### Problem:
Write out each of the lines below word for word, keeping only the text and leaving out the pictures.
::::
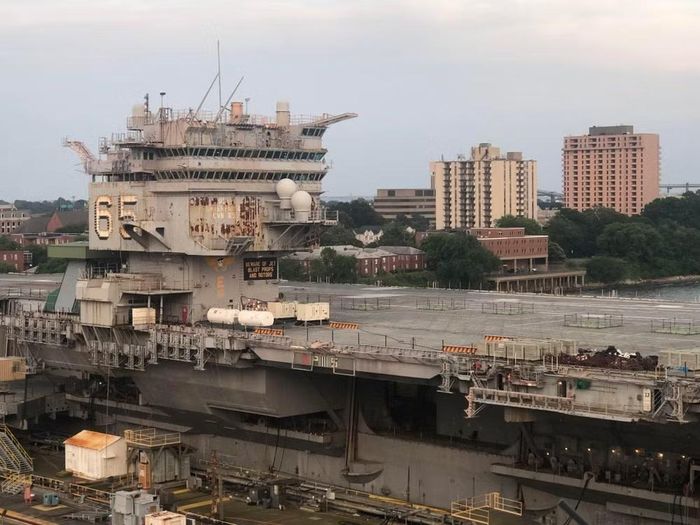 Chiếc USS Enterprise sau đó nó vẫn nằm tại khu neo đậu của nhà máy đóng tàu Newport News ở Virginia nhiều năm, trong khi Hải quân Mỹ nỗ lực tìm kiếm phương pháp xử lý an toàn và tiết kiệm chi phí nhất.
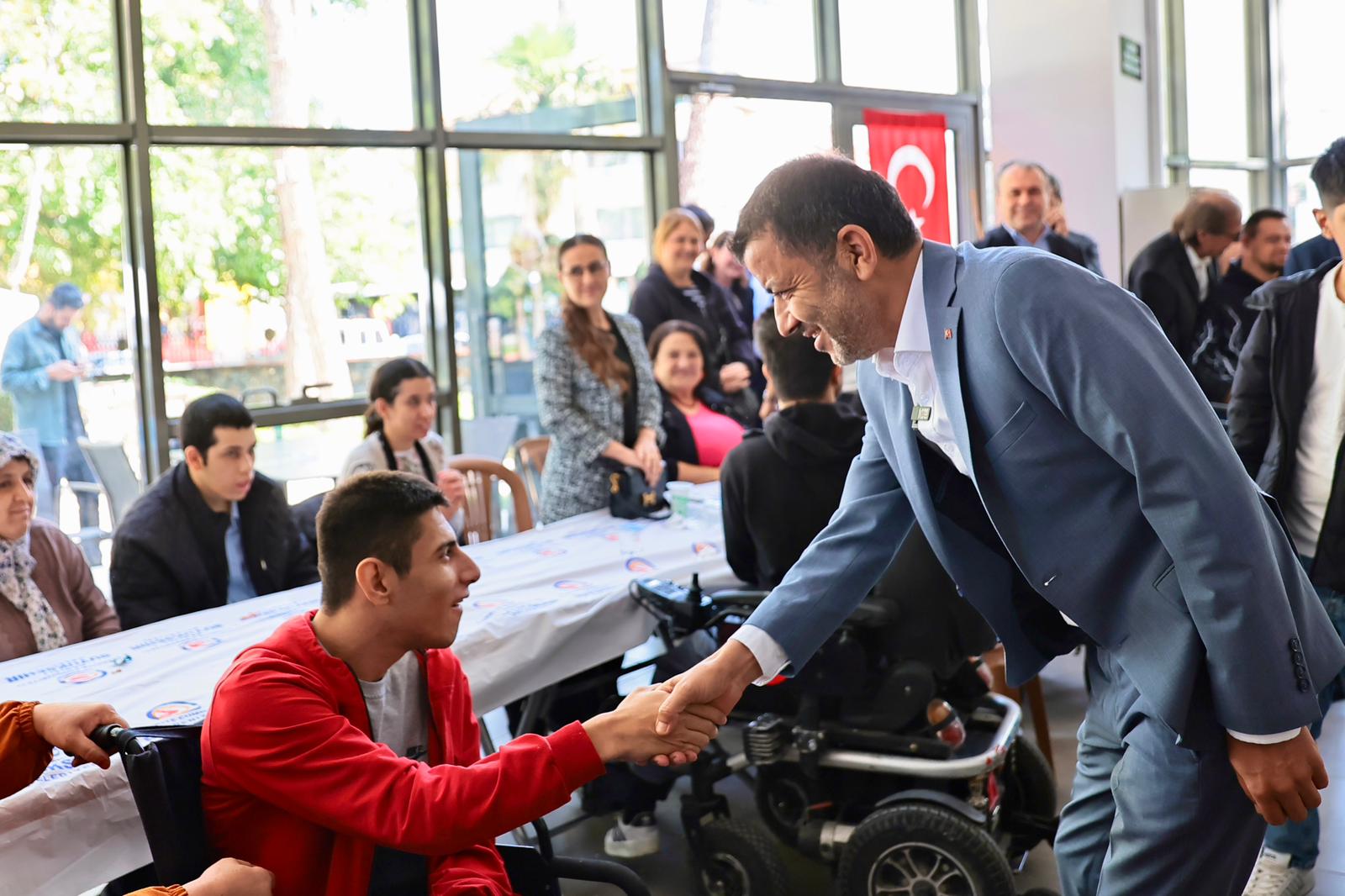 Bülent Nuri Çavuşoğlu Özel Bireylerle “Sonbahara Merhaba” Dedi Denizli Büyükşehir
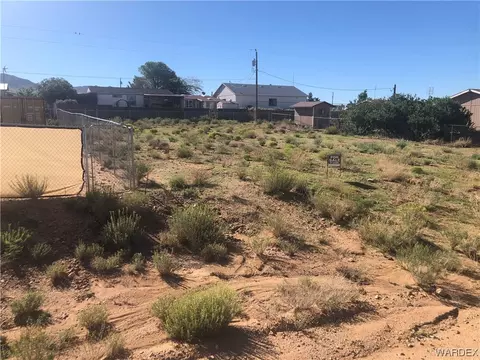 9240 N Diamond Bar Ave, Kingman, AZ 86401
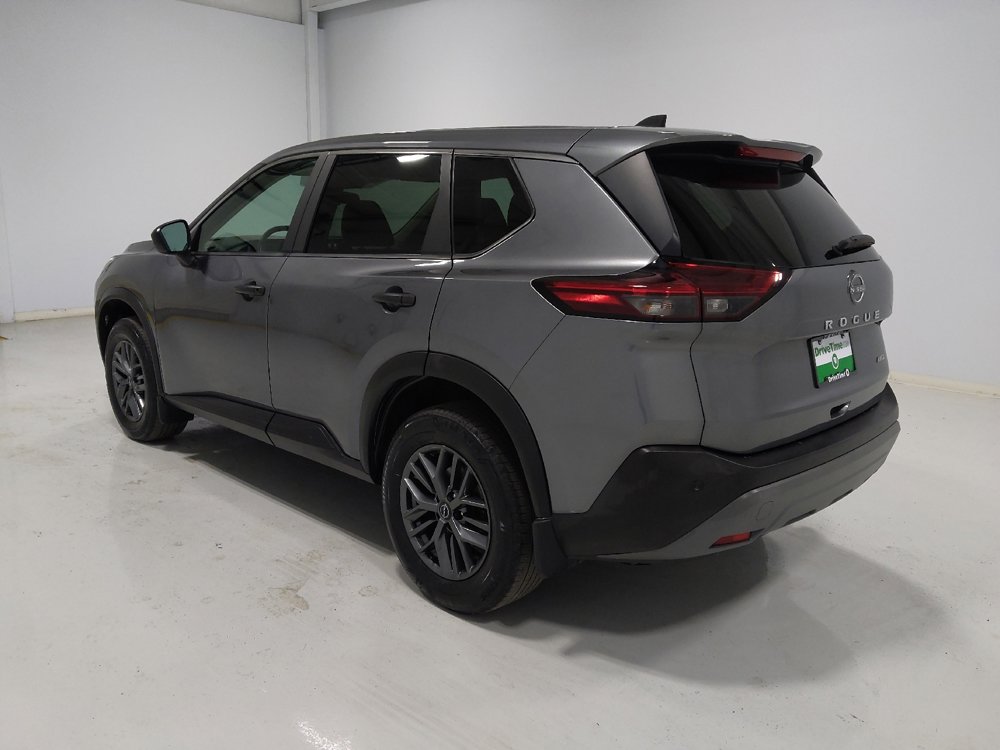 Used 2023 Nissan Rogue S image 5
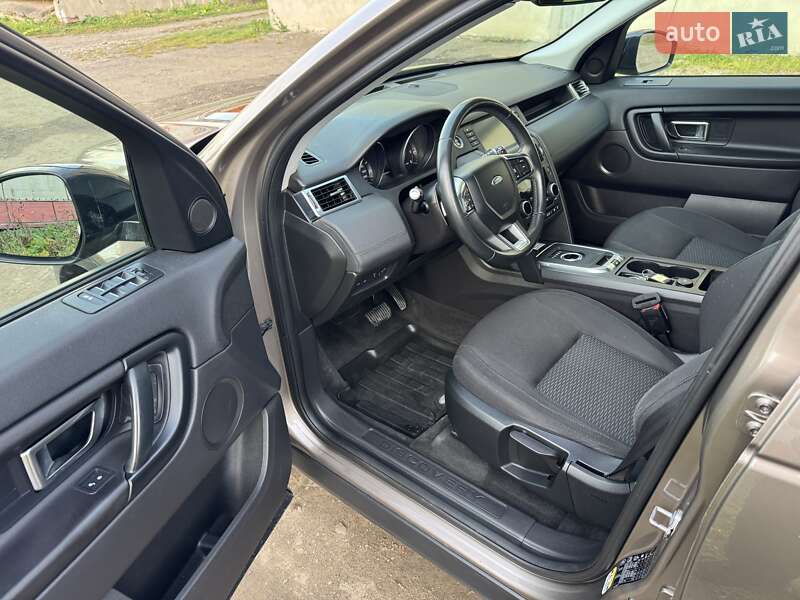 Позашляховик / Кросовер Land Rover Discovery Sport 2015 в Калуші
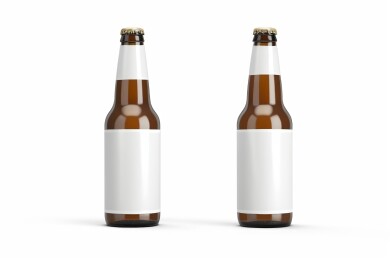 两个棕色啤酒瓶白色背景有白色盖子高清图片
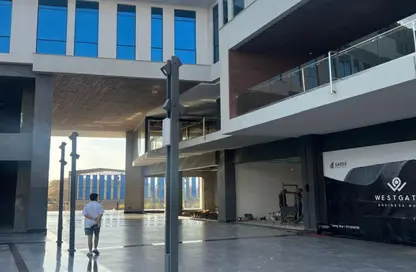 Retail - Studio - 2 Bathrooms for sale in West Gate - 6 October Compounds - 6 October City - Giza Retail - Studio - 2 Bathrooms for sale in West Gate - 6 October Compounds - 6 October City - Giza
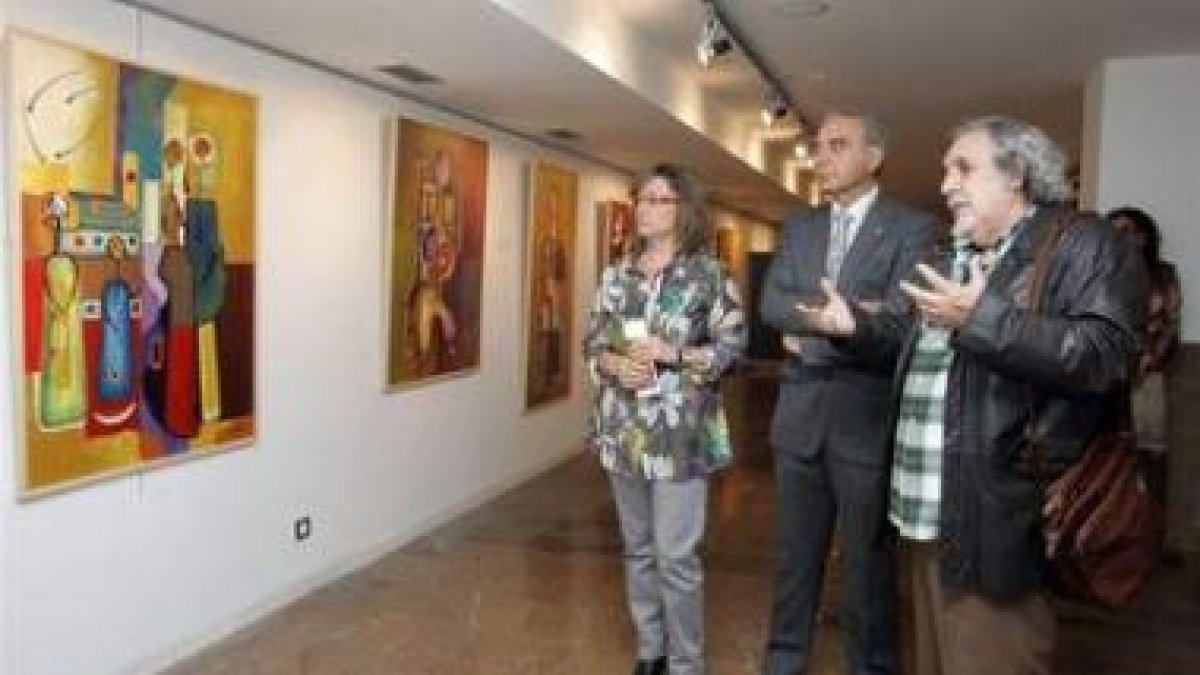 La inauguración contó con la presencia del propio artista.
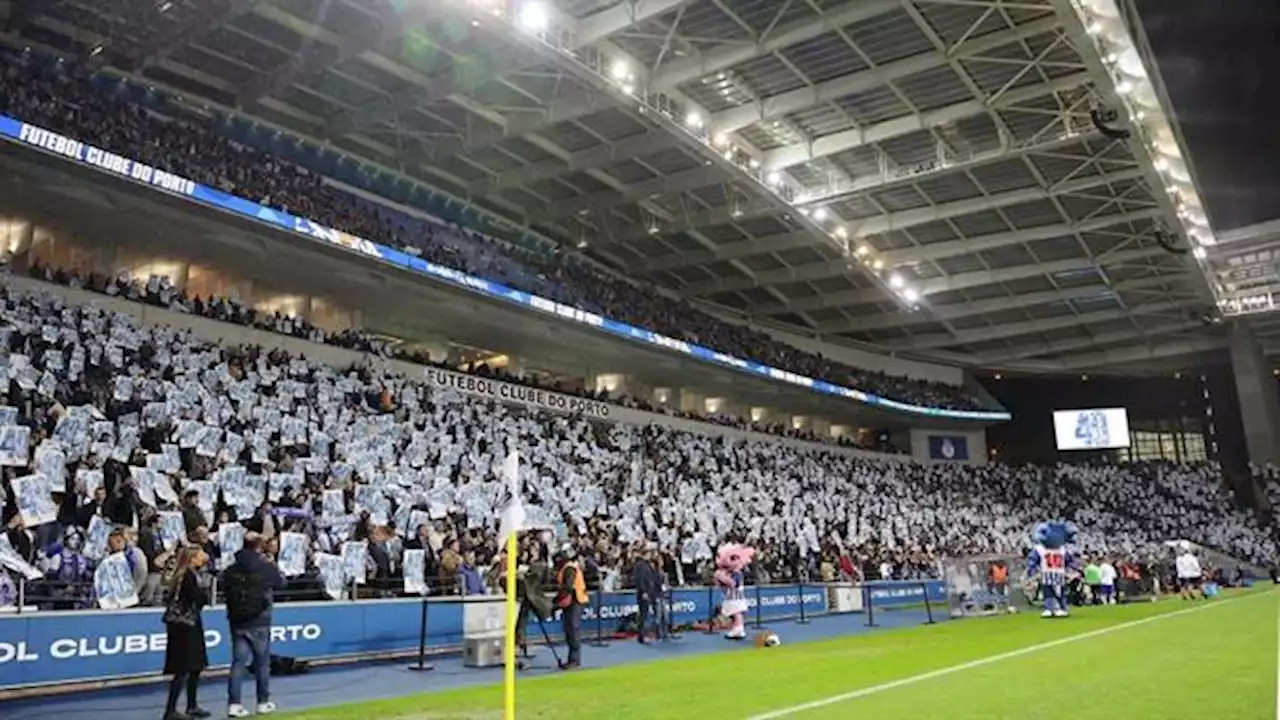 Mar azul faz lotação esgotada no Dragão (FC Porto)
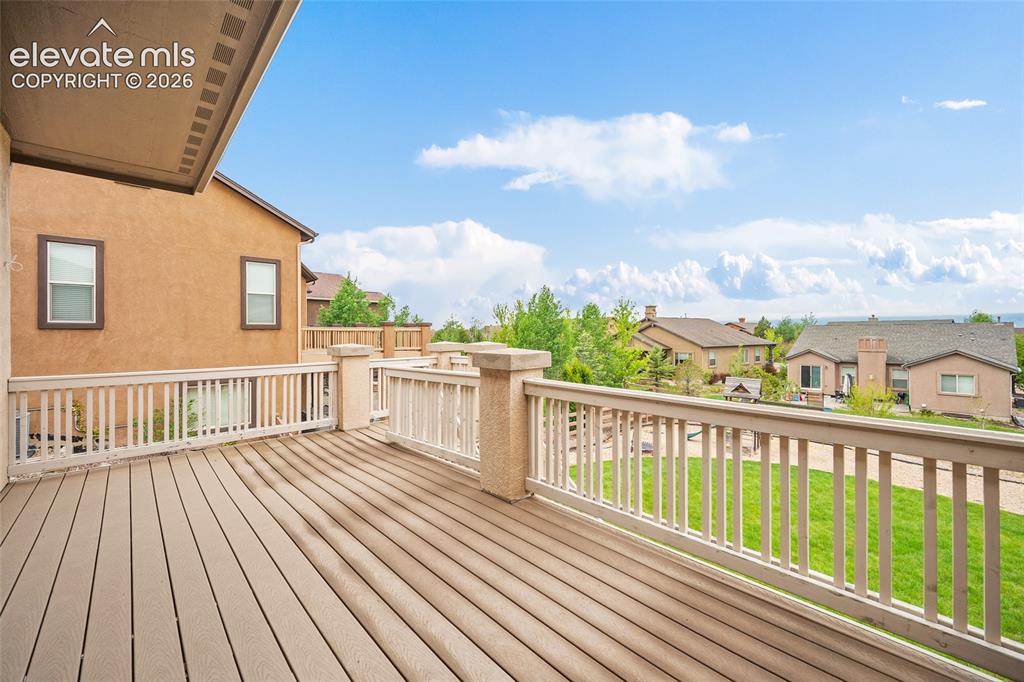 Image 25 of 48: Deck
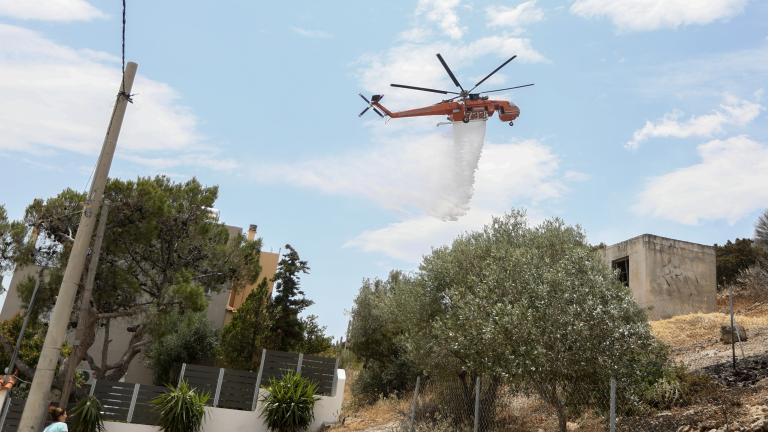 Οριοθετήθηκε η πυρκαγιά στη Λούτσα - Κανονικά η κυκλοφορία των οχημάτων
::::
### Reply to the exercise:
 Chiếc USS Enterprise sau đó nó vẫn nằm tại khu neo đậu của nhà máy đóng tàu Newport News ở Virginia nhiều năm, trong khi Hải quân Mỹ nỗ lực tìm kiếm phương pháp xử lý an toàn và tiết kiệm chi phí nhất.
 Bülent Nuri Çavuşoğlu Özel Bireylerle “Sonbahara Merhaba” Dedi Denizli Büyükşehir
 9240 N Diamond Bar Ave, Kingman, AZ 86401
 Used 2023 Nissan Rogue S image 5
 Позашляховик / Кросовер Land Rover Discovery Sport 2015 в Калуші
 两个棕色啤酒瓶白色背景有白色盖子高清图片
 Retail - Studio - 2 Bathrooms for sale in West Gate - 6 October Compounds - 6 October City - Giza Retail - Studio - 2 Bathrooms for sale in West Gate - 6 October Compounds - 6 October City - Giza
 La inauguración contó con la presencia del propio artista.
 Mar azul faz lotação esgotada no Dragão (FC Porto)
 Image 25 of 48: Deck
 Οριοθετήθηκε η πυρκαγιά στη Λούτσα - Κανονικά η κυκλοφορία των οχημάτων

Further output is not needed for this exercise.